Sturdy North-east timber will be used to restore a legendary warship.
Oak and elm from three Aberdeenshire estates will be put to use on board the HMS Victory in restoration work planned for Admiral Nelson’s 250-year-old flagship.
Royal Navy Museum experts scoured the country to find endangered elms for the project, tracking down the trees at Haddo, Dunecht and MacRobert estates.
It is hoped the stockpile of timber will help defend the Battle of Trafalgar ship from decay for decades to come.
Stephen McCallum is head of gardens on the MacRobert estate and was approached by the scouts of the Royal Navy Museum in Portsmouth to help them source valuable timber.
He said: “We were absolutely delighted to help.
“We like to recycle on the estate and put wood to good use, but this was quite a unique bit of recycling.”
Elm is good underwater, and perfect for restoration work on the 3,556 tonne ship anchored in Portsmouth. However, the parasite fungus Dutch Elm Disease is threatening the trees in the UK, leaving only a few areas they still grow.
The North-east’s ancient estates are some of the last remaining areas, so were a source for the useful timber.

**Activity 1**
For each statement, decide whether it agrees with the HMS Victory article, answer yes or no, and quote the words that decide it. (a) The timber came from three Aberdeenshire estates. (b) Elm does poorly underwater. (c) Stephen McCallum is head of gardens on the Haddo estate.
**Activity 2**
According to the HMS Victory article, how many tonnes does the ship weigh?
**Activity 3**
Write the next part of the HMS Victory article, picking up after its last sentence.
The records that come next are from a different source than the HMS Victory article.

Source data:

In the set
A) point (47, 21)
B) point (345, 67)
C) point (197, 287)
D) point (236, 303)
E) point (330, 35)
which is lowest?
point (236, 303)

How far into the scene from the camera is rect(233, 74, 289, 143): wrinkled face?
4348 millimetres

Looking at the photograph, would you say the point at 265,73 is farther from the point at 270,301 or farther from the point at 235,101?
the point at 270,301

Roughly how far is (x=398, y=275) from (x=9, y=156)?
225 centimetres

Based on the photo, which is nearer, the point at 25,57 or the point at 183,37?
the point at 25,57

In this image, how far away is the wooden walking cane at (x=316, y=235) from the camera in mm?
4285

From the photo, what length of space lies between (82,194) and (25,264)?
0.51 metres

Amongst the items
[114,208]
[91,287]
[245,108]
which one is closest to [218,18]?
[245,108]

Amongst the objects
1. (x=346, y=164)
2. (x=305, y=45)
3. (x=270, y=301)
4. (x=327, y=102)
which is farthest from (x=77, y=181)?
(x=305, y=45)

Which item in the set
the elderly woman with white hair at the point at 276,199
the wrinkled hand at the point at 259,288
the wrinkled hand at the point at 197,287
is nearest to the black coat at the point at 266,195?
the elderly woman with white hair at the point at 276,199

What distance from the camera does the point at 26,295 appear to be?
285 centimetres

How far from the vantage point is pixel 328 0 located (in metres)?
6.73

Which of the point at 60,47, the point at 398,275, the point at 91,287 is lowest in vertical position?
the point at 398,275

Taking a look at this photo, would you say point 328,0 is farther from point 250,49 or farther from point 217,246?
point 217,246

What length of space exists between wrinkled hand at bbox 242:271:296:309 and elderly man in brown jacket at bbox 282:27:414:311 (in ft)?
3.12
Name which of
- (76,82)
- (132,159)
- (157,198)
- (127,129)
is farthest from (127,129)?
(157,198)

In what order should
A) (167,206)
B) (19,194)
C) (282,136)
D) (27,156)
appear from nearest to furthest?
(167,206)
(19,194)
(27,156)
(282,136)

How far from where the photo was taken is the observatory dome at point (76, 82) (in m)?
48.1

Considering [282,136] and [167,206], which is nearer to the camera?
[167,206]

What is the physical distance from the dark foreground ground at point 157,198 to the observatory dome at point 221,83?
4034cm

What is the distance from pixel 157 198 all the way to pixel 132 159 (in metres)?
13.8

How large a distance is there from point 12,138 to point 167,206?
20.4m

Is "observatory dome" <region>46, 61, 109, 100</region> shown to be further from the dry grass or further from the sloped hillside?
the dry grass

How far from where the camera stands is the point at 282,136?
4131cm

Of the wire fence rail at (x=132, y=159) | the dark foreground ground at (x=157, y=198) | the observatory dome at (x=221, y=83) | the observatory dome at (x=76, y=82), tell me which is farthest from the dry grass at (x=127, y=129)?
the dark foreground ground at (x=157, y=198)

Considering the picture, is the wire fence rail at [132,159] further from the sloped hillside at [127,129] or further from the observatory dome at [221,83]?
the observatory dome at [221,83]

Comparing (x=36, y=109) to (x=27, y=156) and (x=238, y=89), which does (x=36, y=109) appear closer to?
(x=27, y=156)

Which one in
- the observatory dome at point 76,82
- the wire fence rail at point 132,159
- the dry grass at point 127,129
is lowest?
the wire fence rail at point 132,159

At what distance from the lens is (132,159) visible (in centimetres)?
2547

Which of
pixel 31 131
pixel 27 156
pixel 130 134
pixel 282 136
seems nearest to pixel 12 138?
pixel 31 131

**Final answer 1**
(a) Yes: "Oak and elm from three Aberdeenshire estates"
(b) No: "Elm is good underwater"
(c) No: "head of gardens on the MacRobert estate"

**Final answer 2**
3,556 tonnes.

**Final answer 3**
Stephen said: “We’ve still got a few elms here on the estate, and when the guys from the Royal Navy Museum got in touch, there was no hesitation in helping out.
“They’re stockpiling as much elm as they can before it disappears, because they need it for Victory.”
A total of 11 elm and 10 oak trees were donated by the estates.
The HMS Victory was first launched in 1765, and became Horatio Nelson’s flagship in 1805 at the Battle of Trafalgar, where the famous Admiral died below deck.
When the ship was built hundreds of years ago, it required more than 5,500 oak trees.
The Royal Navy Museum needed the help of the North-east to help the flagship fight another day.
A spokesman said: “Only the north of Scotland has these trees remaining.”